I got involved in our library system’s “Maketober” program and have been taking gelatin printing classes on a rolling cart to different libraries all month, teaching up to 12 students per class.  I am making barely enough to cover supplies but wanted a chance to offer classes to folks who can’t always afford them.
In case it’s useful, here’s my setup:
 
Go to a dollar store and buy 10 square metal brownie pans for a buck each, and 10 square glass cutting boards, also a buck each.  In the hardware aisle you will find little paint roller touch up kits for a buck, a black plastic tray and a foam roller and brush.
 
Then, in the storage and tupperware aisle,  get 10 plastic boxes that are at least as wide as the rollers (stackable).  Mine are for silverware and have a grey textured rubber floor. Get a stack of one dollar plastic tablecloths in the birthday party department, and a stack of kids scribble pads in the craft/journals area.  Throw in some dollar refill packs of diaper wipes for students to wipe gloved hands and gelli plates.
 
I order glycerine in big bottles from Amazon, buy gelatin at the grocery store, and make several batches of gelli plate recipe with the recipe on the frugal crafter website. (I also print it out to give students.) I also get a box of non latex rubber gloves.
 
I pour the hot mix into the brownie pans – use a junk mail credit card or the edge of a postcard to drag any bubbles to the edge – and let them harden overnight. Not too thick – maybe 1/4 inch?
 
The next day I loosen the edges by pressing gently and pull each plate out, centering it on a glass cutting board and trimming the ragged edges square with an exacto blade. (I sometimes cut the corners off, because the cutting boards have little rubber feet and I intend to stack these for transport and storage.)
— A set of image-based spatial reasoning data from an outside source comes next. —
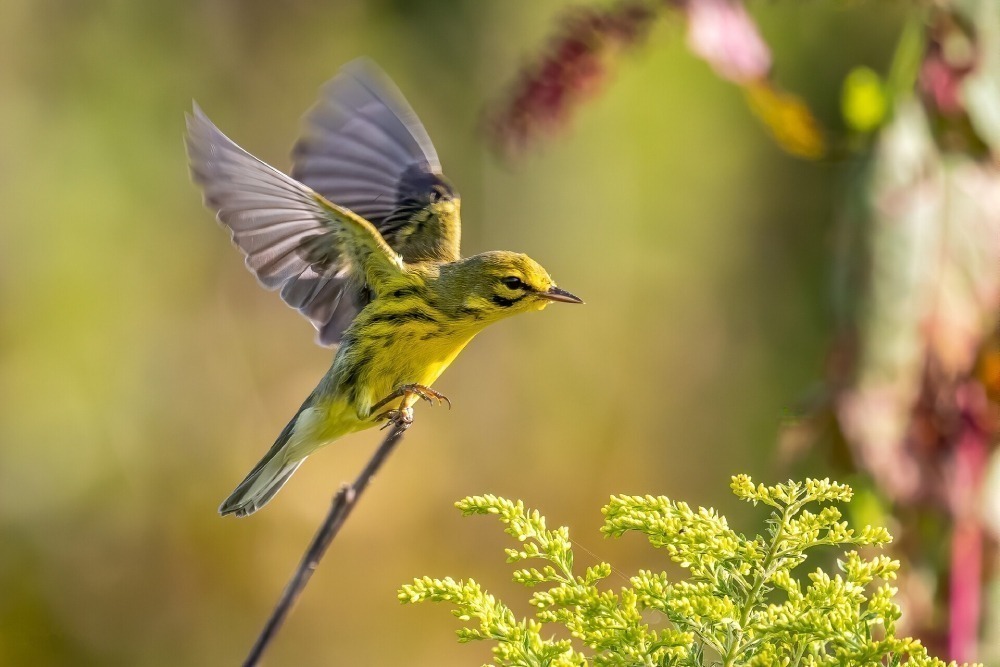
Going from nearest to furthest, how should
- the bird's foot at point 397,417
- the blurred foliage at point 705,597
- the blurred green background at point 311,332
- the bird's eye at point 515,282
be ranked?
the blurred foliage at point 705,597, the bird's foot at point 397,417, the bird's eye at point 515,282, the blurred green background at point 311,332

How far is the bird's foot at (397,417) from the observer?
1851mm

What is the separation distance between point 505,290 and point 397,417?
0.33 m

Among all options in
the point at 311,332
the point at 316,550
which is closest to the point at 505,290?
the point at 316,550

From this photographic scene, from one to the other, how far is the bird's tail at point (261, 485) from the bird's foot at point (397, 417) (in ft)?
0.70

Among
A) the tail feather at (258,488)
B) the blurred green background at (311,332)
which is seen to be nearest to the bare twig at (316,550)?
the tail feather at (258,488)

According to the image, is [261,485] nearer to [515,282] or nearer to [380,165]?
[515,282]

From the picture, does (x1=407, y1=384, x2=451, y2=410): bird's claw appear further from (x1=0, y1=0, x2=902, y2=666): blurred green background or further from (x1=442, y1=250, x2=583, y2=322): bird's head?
(x1=0, y1=0, x2=902, y2=666): blurred green background

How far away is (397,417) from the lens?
6.30 ft

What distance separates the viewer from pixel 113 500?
14.1 ft

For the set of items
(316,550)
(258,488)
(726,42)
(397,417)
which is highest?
(726,42)

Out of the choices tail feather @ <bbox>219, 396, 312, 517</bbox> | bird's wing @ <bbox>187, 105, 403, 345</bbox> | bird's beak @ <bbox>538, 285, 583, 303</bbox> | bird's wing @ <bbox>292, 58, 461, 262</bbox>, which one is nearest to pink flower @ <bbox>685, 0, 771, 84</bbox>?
bird's beak @ <bbox>538, 285, 583, 303</bbox>

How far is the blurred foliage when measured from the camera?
1003 millimetres

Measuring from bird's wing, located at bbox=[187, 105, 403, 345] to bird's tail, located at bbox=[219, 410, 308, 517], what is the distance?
0.84 feet

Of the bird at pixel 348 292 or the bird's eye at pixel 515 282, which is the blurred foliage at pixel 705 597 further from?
the bird's eye at pixel 515 282
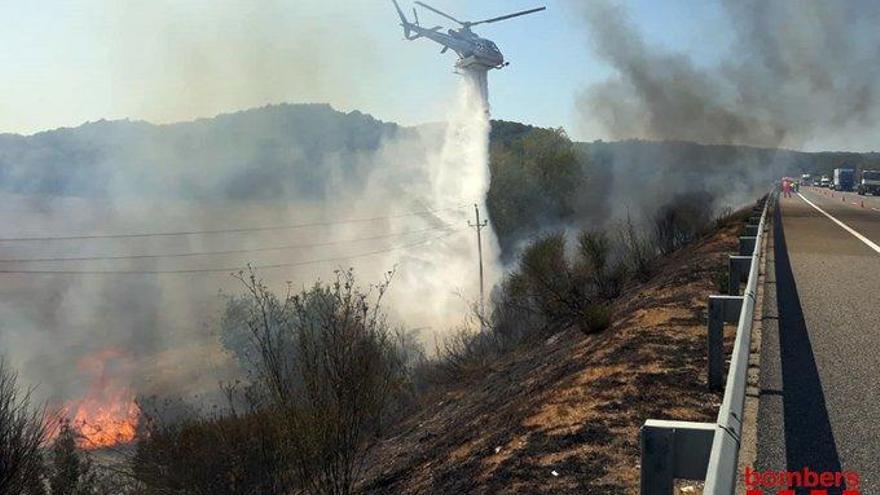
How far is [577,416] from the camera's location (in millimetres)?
5957

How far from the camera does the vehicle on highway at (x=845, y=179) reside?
2549 inches

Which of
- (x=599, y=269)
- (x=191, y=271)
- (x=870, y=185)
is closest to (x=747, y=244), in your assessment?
(x=599, y=269)

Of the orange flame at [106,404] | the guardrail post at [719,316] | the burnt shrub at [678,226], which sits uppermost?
the guardrail post at [719,316]

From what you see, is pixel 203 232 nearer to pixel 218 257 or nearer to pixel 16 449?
pixel 218 257

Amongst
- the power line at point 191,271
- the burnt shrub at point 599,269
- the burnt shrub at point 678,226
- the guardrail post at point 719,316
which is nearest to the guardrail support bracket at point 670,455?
the guardrail post at point 719,316

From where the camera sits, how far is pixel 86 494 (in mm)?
10625

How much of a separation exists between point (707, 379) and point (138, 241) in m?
84.5

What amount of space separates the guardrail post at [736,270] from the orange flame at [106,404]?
99.8 feet

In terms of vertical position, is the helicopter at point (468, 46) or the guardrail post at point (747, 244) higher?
the helicopter at point (468, 46)

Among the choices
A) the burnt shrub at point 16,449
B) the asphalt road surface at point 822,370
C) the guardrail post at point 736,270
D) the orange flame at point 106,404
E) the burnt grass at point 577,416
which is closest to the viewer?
the asphalt road surface at point 822,370

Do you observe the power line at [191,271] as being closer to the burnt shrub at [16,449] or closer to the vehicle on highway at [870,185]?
the vehicle on highway at [870,185]

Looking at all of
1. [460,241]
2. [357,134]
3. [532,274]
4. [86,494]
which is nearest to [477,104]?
[460,241]

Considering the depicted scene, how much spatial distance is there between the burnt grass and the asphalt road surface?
600mm

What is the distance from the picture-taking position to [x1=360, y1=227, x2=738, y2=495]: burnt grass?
504 cm
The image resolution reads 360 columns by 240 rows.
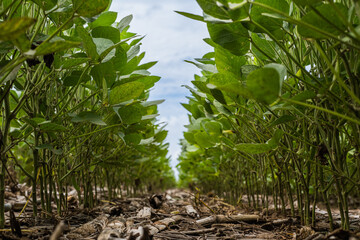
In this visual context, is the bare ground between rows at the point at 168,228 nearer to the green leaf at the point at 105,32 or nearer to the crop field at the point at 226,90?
the crop field at the point at 226,90

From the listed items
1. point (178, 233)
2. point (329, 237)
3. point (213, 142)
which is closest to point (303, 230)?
point (329, 237)

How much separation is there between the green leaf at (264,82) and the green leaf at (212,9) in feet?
0.80

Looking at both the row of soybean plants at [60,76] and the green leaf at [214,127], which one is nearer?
the row of soybean plants at [60,76]

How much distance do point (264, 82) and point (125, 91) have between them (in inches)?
20.5


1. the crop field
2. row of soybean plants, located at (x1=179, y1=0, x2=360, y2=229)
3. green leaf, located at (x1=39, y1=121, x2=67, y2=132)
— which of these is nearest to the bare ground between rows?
the crop field

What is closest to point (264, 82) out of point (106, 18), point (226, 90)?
point (226, 90)

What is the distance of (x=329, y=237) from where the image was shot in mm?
678

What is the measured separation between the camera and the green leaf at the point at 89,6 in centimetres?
72

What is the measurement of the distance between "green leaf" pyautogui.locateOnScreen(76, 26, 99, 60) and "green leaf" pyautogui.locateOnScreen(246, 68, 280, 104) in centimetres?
50

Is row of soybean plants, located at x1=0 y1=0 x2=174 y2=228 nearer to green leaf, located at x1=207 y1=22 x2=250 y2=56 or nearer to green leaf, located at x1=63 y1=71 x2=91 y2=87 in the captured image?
green leaf, located at x1=63 y1=71 x2=91 y2=87

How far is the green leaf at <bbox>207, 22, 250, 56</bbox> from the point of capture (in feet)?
2.71

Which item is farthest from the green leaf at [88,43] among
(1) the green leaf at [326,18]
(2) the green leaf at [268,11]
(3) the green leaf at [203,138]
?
(3) the green leaf at [203,138]

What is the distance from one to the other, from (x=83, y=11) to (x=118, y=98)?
1.02 feet

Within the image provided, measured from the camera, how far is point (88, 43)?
2.80ft
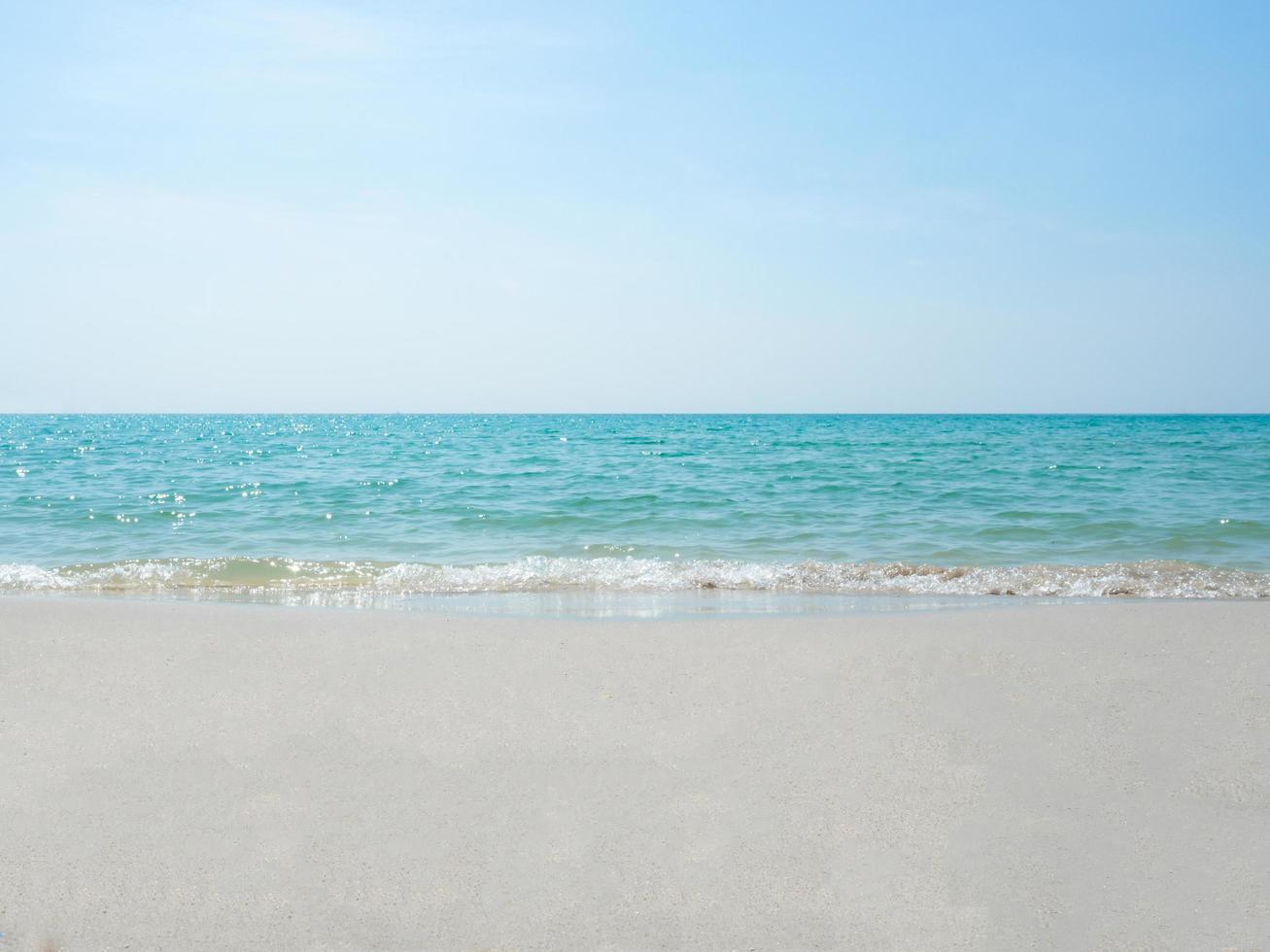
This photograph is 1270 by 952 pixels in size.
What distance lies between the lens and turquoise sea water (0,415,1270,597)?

I leave these out for another day to cure.
 
I get the cheapest acrylics I can find, apple barrel or craft (something) at Walmart or on sale with a coupon at craft stores, or look for bargains on sets of paints on line.
 
I open all the paint roller kits and take out the foam rollers – toss the brushes in a drawer for some other project. Foam rollers actually work better than expensive brayers for beginners, who tend to use too much paint and pull just the top layer when they print. Let them hear the sticky-sticky noise and see the textured surface of a thin enough layer.
 
The kids’ drawing pad paper has a lot of “tooth” and makes good prints, as it grabs onto the paint and absorbs better than printer paper. I always throw in a couple of pads of construction paper just for experimentation.
 
A couple times a year when the gelli plates start looking a little ragged – (newbies press hard with stencils and foam stamps) – I cut them in cubes, put them in a big pyrex measuring cup, nuke them in the microwave and then repour through a (dollar tree) strainer (catches paint chips) to make new plates.
 
When I “set the table” for class, everybody gets a plate and a stack of papers. I put a row of the plastic boxes down the center of the table with a generous blob of paint in each one, each color with its own foam roller. Students face each other across a narrow table to better reach, and we say “please pass” for colors. I sprinkle assorted small stencils, textured foam sheets and fat foam stamps down the table.
 
Teaching tips: It’s hard to get non-arty beginners to relax and stop overthinking the process. I have them pencil their initials on a stack of papers and I string a clothesline for wet prints, telling them “more is more – learn as you go – ugly prints can be a background for something you discover later – it’s just a piece of paper, and nobody is going to make gallery quality work today, it’s all about discovery and happy accident and play”.
 
I don’t talk too long up front, just do a quick demo on two plates: a row of red dots UNDER a full surface coating of yellow, and then a row of red dots on TOP of a full surface coating of yellow. I can show them through the glass base that painting on top of paint is a waste of time – then I pull the prints to show them.
 
They like to start with stencils – removing paint with one paper to roll new color into the shapes – remove the stencil, add a second color – and then get more adventurous as they go.
 
I’m from the Midwest where people ask “what’s it FOR?” so I bring my print-modpodged journal, and my clear phone case with the print cut to fit.
 
I bring a set of blank greeting cards and envelopes and pull them out toward the end of class once students have discovered a stencil or effect they like best. They slip a sheet of paper inside the card to print it without smudging up the back, and then we do just the flap of a matching envelope.
 
At the end of class I put all the wet paint rollers in a giant ziploc bag, stack the painty stencils between diaper wipes in another bag, stack the paint trays, and take the whole mess back to the studio to drop in a sink full of soapy water.
 
Student prints are usually dry enough to stack and take home, though I advise students to unstack them once home so they can cure without sticking together.
 

Hope any of this is useful for teachers. I usually teach adults, but cub scouts and girl scouts get a kick out of this class as well.  All the supplies stack neatly into a storage tub with the brownie pans and glycerine/gelatin bottles for later batches. Remind everybody to dress for mess, or provide aprons – acrylic will ruin clothes.16864273_10208596570928275_5241680280271889462_n

 
A rising tide lifts all boats, folks, and people who make art learn to appreciate what they are seeing when they shop for art! Get out there and share the joy!